**Set tasks**
1/ From the session listings, can you pull out the passage starting at "Part A: Friday, August" and ending at "and teachers alike."?
2/ Using the session listings, answer these:
(a) When does Part A of the mathematics history session take place?
(b) Who organized the mathematics history session?
(c) In which room are both parts of the data science session held?

**Excerpt to read**
◇ ◇ ◇
Understanding Mathematics Through its History

Part A: Friday, August 2, 10:10 a.m. - 12:10 p.m., Duke Energy Convention Center, Room 207 & 208
Part B: Friday, August 2, 1:30 p.m. - 4:30 p.m., Duke Energy Convention Center, Room 207 & 208

Description

Many mathematical concepts experienced a long and complex evolution before arriving on the pages of today’s undergraduate textbooks. Often, understanding some of this history can greatly enhance a student’s understanding of mathematics. Moreover, an exploration of history can show how mathematics is connected to the wider world of human inquiry, affected by the same cultural values and prejudices as other subjects. This session seeks to share interesting historical episodes or developments linked to undergraduate mathematics, for the benefit of students and teachers alike.

Organizer:
Erik Tou, University of Washington

Sponsor:
The Euler Society

 

Plug and Play Data Science Lessons

Part A: Thursday, August 1, 9:00 a.m. - 10:40 a.m., Duke Energy Convention Center, Room 233
Part B: Thursday, August 1, 1:30 p.m. - 4:30 p.m., Duke Energy Convention Center, Room 233

Description

With the rapid expansion of careers in data science, the need for data science content increases. A pressing need is for professors to gain experience in this field and to incorporate methods from data science into the courses they teach. By connecting existing course content to data science, faculty can take their first step in this exciting new area, while also motivating students with an interest in this field. In this session, papers will include data science lessons that attendees can seamlessly incorporate into courses such as Finite Math, Calculus, Linear Algebra, Discrete Mathematics, Mathematical Modeling, and others. Presentations will include such elements as an overview of the lesson, student learning objectives, assessments, and a summary of the effectiveness of the lesson if available. Want to jump into data science but don't know where to direct your leap? This session is intended to give you guidance.
◇ ◇ ◇
**Data rows**
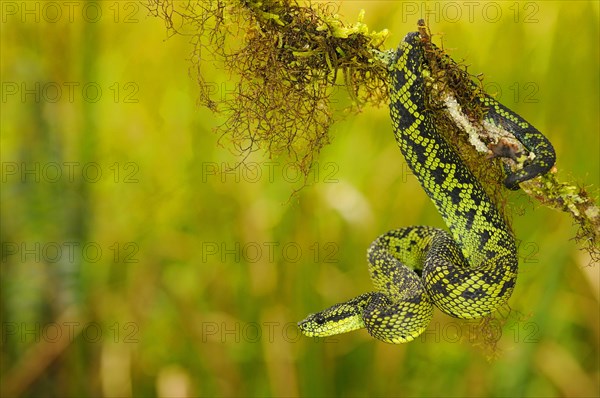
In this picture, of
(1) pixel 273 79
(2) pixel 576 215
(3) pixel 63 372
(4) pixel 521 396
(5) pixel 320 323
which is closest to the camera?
◇ ◇ ◇
**Solution list**
1/
Part A: Friday, August 2, 10:10 a.m. - 12:10 p.m., Duke Energy Convention Center, Room 207 & 208
Part B: Friday, August 2, 1:30 p.m. - 4:30 p.m., Duke Energy Convention Center, Room 207 & 208

Description

Many mathematical concepts experienced a long and complex evolution before arriving on the pages of today’s undergraduate textbooks. Often, understanding some of this history can greatly enhance a student’s understanding of mathematics. Moreover, an exploration of history can show how mathematics is connected to the wider world of human inquiry, affected by the same cultural values and prejudices as other subjects. This session seeks to share interesting historical episodes or developments linked to undergraduate mathematics, for the benefit of students and teachers alike.

2/
(a) Friday, August 2, 10:10 a.m. - 12:10 p.m.
(b) Erik Tou, University of Washington
(c) Room 233, Duke Energy Convention Center